** INFORMATION PROVIDED follows **

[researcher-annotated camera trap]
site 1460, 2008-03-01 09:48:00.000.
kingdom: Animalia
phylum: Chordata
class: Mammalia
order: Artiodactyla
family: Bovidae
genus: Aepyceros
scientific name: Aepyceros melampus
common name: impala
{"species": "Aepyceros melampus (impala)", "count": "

** End of INFORMATION PROVIDED **

■ WHAT YOU ARE ASKED TO DO ■
Transcribe the data above exactly as it reads.

■ ANSWER FOR THIS EXERCISE ■
[researcher-annotated camera trap]
site 1460, 2008-03-01 09:48:00.000.
kingdom: Animalia
phylum: Chordata
class: Mammalia
order: Artiodactyla
family: Bovidae
genus: Aepyceros
scientific name: Aepyceros melampus
common name: impala
{"species": "Aepyceros melampus (impala)", "count": "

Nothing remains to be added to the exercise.